Natürlich wird diese jüngste Wechseldebatte um den deutschen Wunderknaben in den sozialen Netzwerken mitunter hysterisch begleitet. Fußball ist immer auch ein sehr emotionales Geschäft. Der 23-Jährige kennt das aus den Tagen seines Wechsels 2013 von Borussia Dortmund, der dem FC Bayern 37 Millionen Euro wert war und nicht nur halb Dortmund auf die Palme brachte. Er hat die Erfahrung machen müssen, wie schmal der Grat ist, bis aus Zuneigung Ablehnung wird.

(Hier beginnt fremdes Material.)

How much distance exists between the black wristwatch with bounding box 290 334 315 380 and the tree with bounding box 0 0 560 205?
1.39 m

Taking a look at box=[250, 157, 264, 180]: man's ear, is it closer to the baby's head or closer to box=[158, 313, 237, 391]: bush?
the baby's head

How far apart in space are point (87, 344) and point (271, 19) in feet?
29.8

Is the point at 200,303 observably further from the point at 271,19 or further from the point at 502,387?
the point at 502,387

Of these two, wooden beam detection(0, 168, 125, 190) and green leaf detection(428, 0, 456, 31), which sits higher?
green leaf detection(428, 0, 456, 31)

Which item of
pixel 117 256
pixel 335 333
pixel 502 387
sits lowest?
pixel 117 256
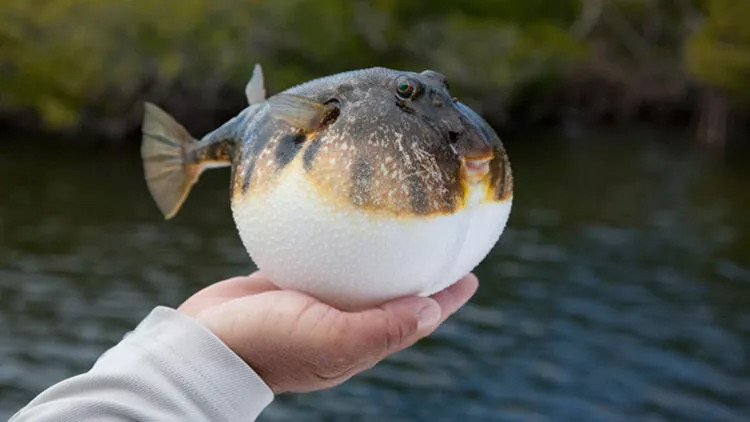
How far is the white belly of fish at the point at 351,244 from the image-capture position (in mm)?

Man möchte Götze in Ascona, wo er sich gerade mit der Nationalmannschaft auf die EM vorbereitet, gern selbst befragen, aber das geht leider nicht. Es heißt, der Spieler wolle seinen Rippenbruch auskurieren und würde erst dann wieder etwas sagen, wenn er spiele. Aus dem Umfeld des Spielers ist derweil zu hören, dass ihm die Sache schon zusetze. Er würde sich gern auf die Aufgaben in der Auswahl einlassen und möglichst in Ruhe ein gutes Turnier spielen.

Auf dem Trainingsplatz ist Götze nichts anzumerken, er bewegt sich erstaunlich locker und leicht über den Rasen, aber was sagt das schon? Vom Bundestrainer erhält er erwartbar Rückendeckung. Klar, Löw weiß, welche Begabung in den Füßen Götzes steckt, seine EM-Teilnahme stand nie infrage. „Zeig der Welt, dass du besser bist als Messi.“ Diese Worte hatte ihm Löw im WM-Finale mitgegeben. Jetzt sagt der Bundestrainer: „Ich halte es für absolut okay. Es ist in Ordnung, dass er noch ein Jahr bleiben will.“

Das angebliche Gespräch, das Götze mit Ancelotti führte, ist angeblich falsch verstanden worden

Aus seinen Gesprächen mit dem Spieler habe er das Gefühl bekommen, dass Götze weiterhin „mit dem Herzen in München ist und sich beweisen will“. Und außerdem sei das angebliche Gespräch, das Götze mit Ancelotti führte, falsch verstanden worden. „Ein Trainer kann nie eine Garantie geben“, sagte Löw.

Die Bayern wissen auch um die Begabung Götzes, sehen aber, dass er sich nicht so einfach an den Müllers und Lewandowskis vorbeispielen kann. Sie wollen Mario Götze loswerden und eine hoch dotierte Planstelle freibekommen. Götze zählt zu den Topverdienern der Münchner, die erst kürzlich an einem Tag mal eben 70 Millionen Euro auf den Markt warfen, um Mats Hummels und Renato Sanches zu engagieren. Bereits vor Monaten sendeten sie Signale in Richtung Götze, dass es für den Spieler wohl besser sei, woanders einen Neuanfang zu starten.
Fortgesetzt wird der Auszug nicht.